■ EXERCISE DETAILS: Each line from the one containing "Handle Ring" through the end of the entries below must be output exactly; no other line belongs.

Content starts

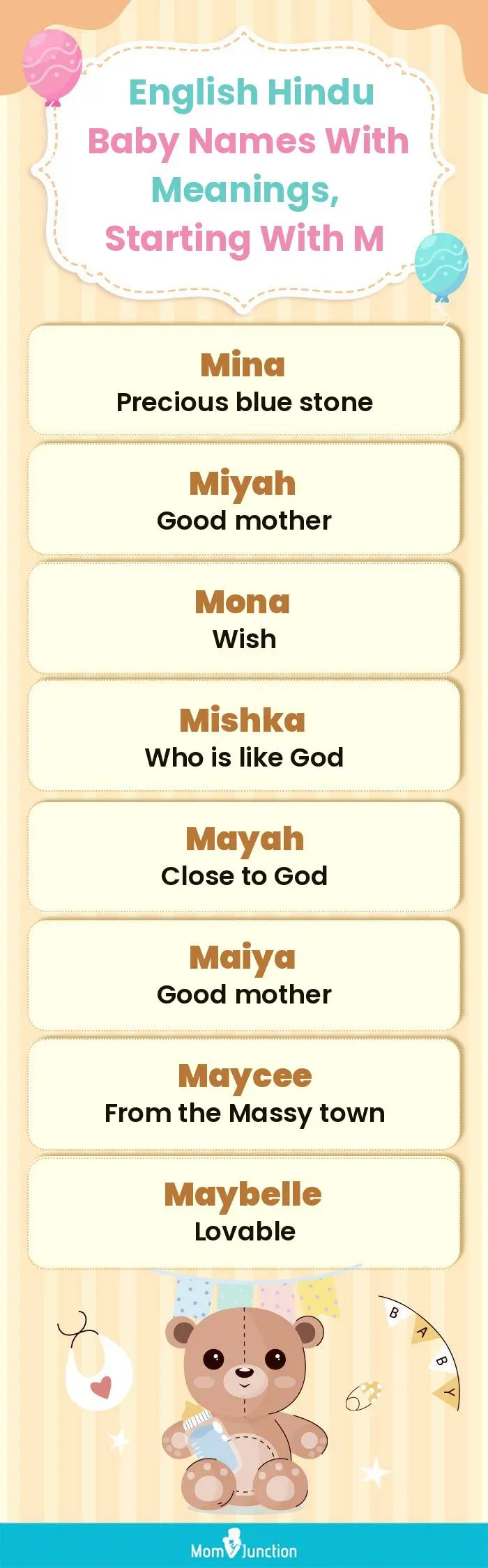 English Hindu Baby Names With Meanings, Starting With M

Mina
Precious blue stone

Miyah
Good mother

Mona
Wish

Mishka
Who is like God

Mayah
Close to God

Maiya
Good mother

Maycee
From the Massy town

Maybelle
Lovable

B A B Y

MomJunction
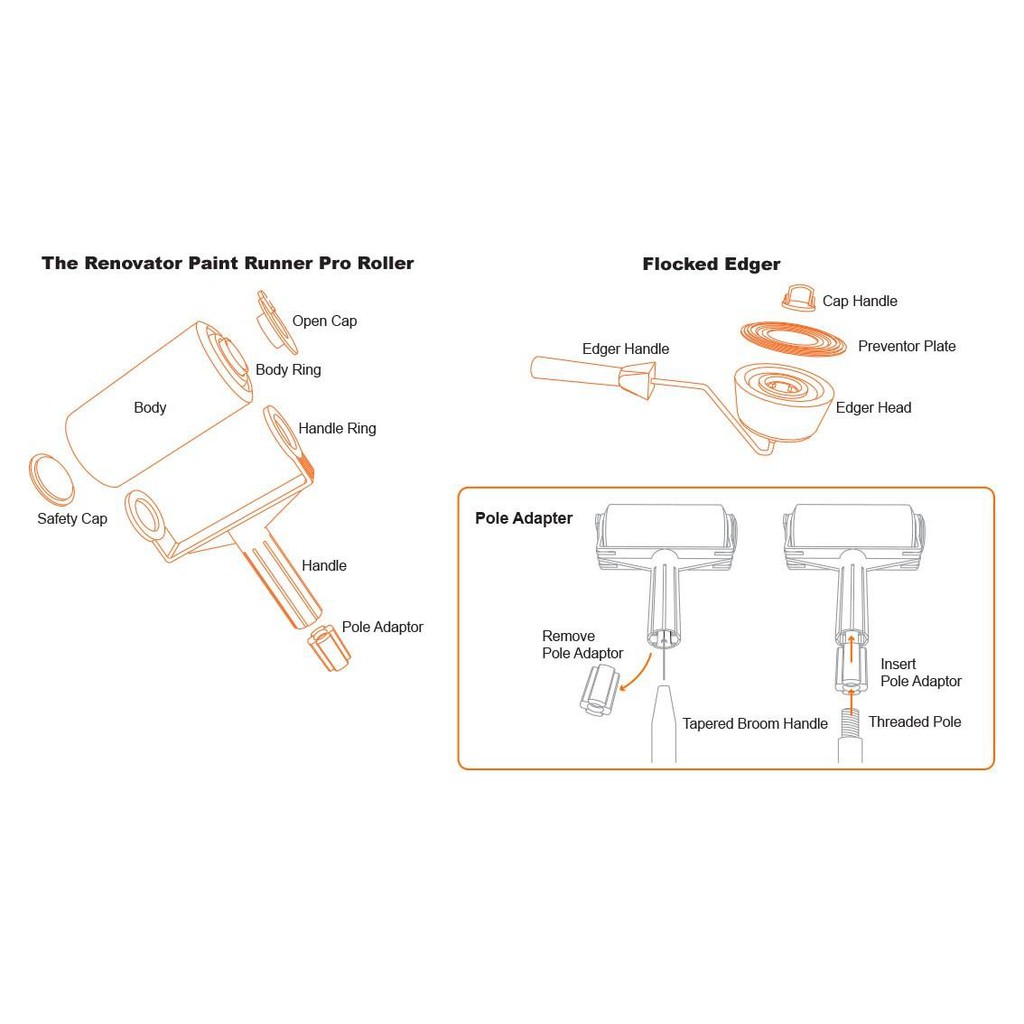 The Renovator Paint Runner Pro Roller

Open Cap
Body Ring
Body
Handle Ring
Safety Cap
Handle
Pole Adaptor

Flocked Edger

Cap Handle
Preventor Plate
Edger Handle
Edger Head

Pole Adapter

Remove Pole Adaptor
Tapered Broom Handle
Insert Pole Adaptor
Threaded Pole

Content ends

■ RESPONSE TO THIS TASK:
Handle Ring
Safety Cap
Handle
Pole Adaptor

Flocked Edger

Cap Handle
Preventor Plate
Edger Handle
Edger Head

Pole Adapter

Remove Pole Adaptor
Tapered Broom Handle
Insert Pole Adaptor
Threaded Pole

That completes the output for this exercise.